Fig. 3. Cell viability is expressed as the percentage of mitochondrial redox activity of the cells treated with the three peptides (A for peptide 1, B for peptide 2, and C for peptide 3) compared to the untreated control. The values are the mean ± SD of six measurements, carried out in three independent experiments.

Fig. 4. (A) Total ion current chromatograms of pure peptides 2 and 3; (B) XIC (extracted ion chromatogram) of the protonated molecular ions at m/z 705.39 (peptide 2) and at m/z 852.46 (peptide 3); (B.i) representative images of peptide 2-treated cells; (B.ii) representative images of peptide 3-treated cells; (C) TOF-MS and TOF-MS/MS spectra of peptides 2 and 3 detected in cell pellets (in line with those of pure peptides in Fig. S2 and S3, ESI†).

Fig. 5. Cell viability inhibition of SH-SY5Y cells, pre-treated for 24 hours with Aβ_25–35 at 100 μM concentration level (B) and then exposed to peptides 1–3 (C–E). The percentage of the inhibition of mitochondrial redox activity (RAI, %) of the cells was in reference to the control cells, which did not undergo any treatment. Negative values are in line with no inhibition occurrence. The values are the mean ± SD of six measurements, carried out in three independent experiments. Representative images of cells acquired by the inverted phase contrast bright field Zeiss Primovert microscope are reported. (A) Untreated control cells and other relative RAI graph (B) Aβ_25–35-treated cells; (C) Aβ_25–35 and peptide 1 treated cells; (D) Aβ_25–35 and peptide 2 treated cells; (E) Aβ_25–35 and peptide 3 treated cells.

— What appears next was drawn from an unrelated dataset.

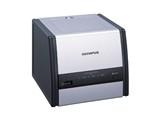 オリンパス パソコン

Fig. 6. Pharmacophore pseudomolecules generated by FLAPpharm from the training set alignment. (A) Model1 (S-score: 0.667) extracted as common pharmacophoric interaction fields (PIFs) and common pharmacophoric pseudofields (pseudoPIFs). (B) Model2 (S-score: 0.517) extracted as common pharmacophoric interaction fields (PIFs) and common pharmacophoric pseudofields (pseudoPIFs). Hydrophobic fields (DRY) are displayed in yellow, hydrogen bond donor fields (N1) are shown in blue, hydrogen-bond acceptor fields (O) are represented in red, while the shape (H) probe is shown as a white solid transparent surface area.

Fig. 7. The reweighted FES of iAβ5p obtained after 150 ns of PT-WTE simulation as a function of R_gyr and H-bond CVs. (A) The most representative conformation of iAβ5p extracted from the energetic minimum A, characterized by a β-sheet-like arrangement. (B) The most representative conformation of iAβ5p extracted from the higher energetic minimum B, characterized by β-turn arrangement, with two intramolecular H-bonds displayed as yellow dashed lines. (C) Superposition between the conformation of iAβ5p extracted from the energetic minimum A (blue sticks) and the conformation found by FLAPpharm to build Model2 (wheat sticks) (RMSD: 0.86 Å). Explicit hydrogen atoms are not displayed for clarity reasons.

Fig. 8. The reweighted FES of (A) peptide 2 (orange sticks) and (B) peptide 3 (light-green sticks) obtained after 150 ns of PT-WTE simulation as a function of R_gyr and H-bond CVs. Hydrogen bond interactions are displayed as yellow dashed lines. Explicit hydrogen atoms are not displayed for clarity reasons.